Txnip silencing in liver reduces hyperglycemia in db/db mice Adult C57BL/6J (+/+) and db/db male mice were injected intravenously with a single dose of 5 × 10⁹ PFU of ShControl or ShTxnip adenovirus (GeneCust) at Day1. Seven days later, mice were challenged to a pyruvate tolerance test (PTT) or to nutritional manipulations as indicated (a 24-h fast [Fasted] or analyzed at the fed state [Fed]). Data are expressed as means ± SEM, n = 6 to 8 individual mice/group. Significance is based on two-way ANOVA followed by Bonferroni post hoc test, (A) Western blot analysis of protein extracted from whole-liver lysate.

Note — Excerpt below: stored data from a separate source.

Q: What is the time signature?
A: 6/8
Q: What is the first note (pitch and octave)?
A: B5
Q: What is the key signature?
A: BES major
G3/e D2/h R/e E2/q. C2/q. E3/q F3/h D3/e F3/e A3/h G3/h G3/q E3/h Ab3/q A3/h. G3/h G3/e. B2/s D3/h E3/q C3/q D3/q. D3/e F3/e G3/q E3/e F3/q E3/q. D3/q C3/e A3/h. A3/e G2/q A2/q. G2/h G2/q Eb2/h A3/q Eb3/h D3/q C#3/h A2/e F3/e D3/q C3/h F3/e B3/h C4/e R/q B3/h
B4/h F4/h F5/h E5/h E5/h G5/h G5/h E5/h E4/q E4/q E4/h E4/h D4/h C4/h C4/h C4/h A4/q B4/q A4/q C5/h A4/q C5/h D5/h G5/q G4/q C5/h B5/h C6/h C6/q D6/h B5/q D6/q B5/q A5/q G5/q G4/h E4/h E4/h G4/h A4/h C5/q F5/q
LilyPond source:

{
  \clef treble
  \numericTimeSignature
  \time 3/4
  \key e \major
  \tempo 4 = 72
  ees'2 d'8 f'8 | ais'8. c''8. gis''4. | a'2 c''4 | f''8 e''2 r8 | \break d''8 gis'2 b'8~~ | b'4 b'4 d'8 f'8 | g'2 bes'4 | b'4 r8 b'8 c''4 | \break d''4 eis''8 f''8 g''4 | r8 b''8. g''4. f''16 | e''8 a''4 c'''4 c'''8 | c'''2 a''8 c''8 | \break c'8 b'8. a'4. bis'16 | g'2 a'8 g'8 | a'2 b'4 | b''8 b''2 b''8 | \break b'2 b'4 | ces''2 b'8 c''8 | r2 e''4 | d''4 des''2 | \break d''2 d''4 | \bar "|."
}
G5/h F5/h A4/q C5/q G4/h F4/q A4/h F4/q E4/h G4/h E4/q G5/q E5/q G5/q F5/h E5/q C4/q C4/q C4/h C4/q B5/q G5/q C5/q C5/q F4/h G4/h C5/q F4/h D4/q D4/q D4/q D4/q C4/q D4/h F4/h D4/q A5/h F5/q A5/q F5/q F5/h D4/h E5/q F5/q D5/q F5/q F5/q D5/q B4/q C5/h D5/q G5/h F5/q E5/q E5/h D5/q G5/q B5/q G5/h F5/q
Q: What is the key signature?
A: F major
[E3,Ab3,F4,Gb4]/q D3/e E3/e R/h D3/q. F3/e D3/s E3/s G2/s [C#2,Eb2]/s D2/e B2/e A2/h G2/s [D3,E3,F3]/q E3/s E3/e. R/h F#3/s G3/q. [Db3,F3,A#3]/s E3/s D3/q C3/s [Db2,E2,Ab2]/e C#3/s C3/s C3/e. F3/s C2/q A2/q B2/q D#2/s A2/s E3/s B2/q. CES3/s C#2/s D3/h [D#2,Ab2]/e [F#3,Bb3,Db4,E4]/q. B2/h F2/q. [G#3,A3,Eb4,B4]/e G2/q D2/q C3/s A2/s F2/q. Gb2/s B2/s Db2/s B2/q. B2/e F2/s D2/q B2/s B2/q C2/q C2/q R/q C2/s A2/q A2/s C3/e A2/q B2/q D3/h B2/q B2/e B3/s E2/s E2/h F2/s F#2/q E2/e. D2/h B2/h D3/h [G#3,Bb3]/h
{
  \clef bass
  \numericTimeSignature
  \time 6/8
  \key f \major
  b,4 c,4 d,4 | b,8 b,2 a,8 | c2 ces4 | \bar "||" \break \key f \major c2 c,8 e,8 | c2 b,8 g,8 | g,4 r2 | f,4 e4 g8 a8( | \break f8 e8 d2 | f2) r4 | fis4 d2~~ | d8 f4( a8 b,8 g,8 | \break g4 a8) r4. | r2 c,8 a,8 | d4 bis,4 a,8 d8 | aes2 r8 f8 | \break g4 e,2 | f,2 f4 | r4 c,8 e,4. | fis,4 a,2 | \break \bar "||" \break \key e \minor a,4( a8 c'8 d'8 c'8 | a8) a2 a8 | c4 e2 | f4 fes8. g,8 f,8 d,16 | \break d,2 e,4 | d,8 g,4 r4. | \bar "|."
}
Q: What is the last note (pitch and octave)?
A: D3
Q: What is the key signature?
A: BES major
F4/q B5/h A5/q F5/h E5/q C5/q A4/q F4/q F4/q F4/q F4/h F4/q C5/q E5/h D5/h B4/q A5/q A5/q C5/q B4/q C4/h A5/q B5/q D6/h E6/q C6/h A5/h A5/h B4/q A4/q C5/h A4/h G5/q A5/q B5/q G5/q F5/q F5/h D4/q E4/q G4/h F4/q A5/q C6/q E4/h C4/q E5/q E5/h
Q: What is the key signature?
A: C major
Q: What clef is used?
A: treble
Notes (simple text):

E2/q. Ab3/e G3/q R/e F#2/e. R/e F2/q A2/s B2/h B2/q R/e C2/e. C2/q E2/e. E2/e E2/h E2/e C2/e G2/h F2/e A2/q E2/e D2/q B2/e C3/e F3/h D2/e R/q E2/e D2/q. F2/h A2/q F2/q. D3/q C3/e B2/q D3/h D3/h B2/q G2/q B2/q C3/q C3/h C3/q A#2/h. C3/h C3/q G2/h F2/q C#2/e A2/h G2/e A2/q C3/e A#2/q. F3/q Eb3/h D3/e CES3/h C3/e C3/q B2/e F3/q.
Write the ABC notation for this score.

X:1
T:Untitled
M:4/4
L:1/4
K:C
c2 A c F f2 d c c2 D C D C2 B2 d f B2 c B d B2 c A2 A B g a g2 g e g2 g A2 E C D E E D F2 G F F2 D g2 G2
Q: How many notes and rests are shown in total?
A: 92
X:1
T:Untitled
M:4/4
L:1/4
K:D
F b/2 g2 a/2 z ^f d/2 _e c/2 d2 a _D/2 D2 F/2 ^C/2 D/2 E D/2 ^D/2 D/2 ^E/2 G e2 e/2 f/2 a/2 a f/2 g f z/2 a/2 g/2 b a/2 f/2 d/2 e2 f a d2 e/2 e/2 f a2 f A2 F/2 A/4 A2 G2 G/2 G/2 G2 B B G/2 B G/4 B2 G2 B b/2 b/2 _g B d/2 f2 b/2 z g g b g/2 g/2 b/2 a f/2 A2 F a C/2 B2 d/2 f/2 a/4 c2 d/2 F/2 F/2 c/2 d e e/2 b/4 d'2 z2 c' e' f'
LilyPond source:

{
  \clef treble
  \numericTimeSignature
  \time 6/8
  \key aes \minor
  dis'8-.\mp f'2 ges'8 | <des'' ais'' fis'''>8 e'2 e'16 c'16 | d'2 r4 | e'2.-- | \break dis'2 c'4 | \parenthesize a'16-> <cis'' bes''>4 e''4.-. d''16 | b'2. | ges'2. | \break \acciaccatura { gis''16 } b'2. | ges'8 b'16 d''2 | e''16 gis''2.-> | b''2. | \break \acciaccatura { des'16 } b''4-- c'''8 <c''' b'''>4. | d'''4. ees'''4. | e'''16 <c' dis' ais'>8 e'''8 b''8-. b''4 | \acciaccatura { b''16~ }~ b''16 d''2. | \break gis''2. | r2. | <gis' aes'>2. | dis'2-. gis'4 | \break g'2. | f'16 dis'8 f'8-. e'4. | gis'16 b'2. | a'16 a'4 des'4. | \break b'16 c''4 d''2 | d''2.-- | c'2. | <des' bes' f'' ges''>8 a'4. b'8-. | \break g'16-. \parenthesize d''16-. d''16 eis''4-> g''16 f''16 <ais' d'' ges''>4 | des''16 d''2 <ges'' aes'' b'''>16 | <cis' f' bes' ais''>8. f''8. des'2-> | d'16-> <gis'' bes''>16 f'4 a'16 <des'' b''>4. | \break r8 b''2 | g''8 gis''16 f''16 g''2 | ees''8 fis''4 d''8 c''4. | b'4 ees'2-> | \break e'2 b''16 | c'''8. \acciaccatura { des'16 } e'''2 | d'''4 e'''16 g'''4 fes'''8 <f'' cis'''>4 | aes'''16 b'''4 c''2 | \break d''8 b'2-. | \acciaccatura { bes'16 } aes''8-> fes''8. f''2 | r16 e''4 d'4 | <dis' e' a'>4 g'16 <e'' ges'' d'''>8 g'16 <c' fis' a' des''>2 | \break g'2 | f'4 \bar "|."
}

HSP90 was used as loading control. Four representative samples are shown. Quantification of the ratio of TxNIP protein to HSP90 is shown. ∗p<0.05 when compared to db/db ShControl. (B) Pyruvate tolerance test (PTT) †p < 0.05, ††p < 0.01, †††p < 0.001, ††††p < 0.0005 when compared with db/db ShControl.. (C) Blood glucose concentrations under fasted and fed state. (D) Body weight at the time of the sacrifice. (E) qPCR analysis of Txnip, Pecpk G6Pase, Foxo1, and PGC1α. ∗p<0.05, ∗∗p<0.01, ∗∗∗p<0.001 when compared to db/db ShControl.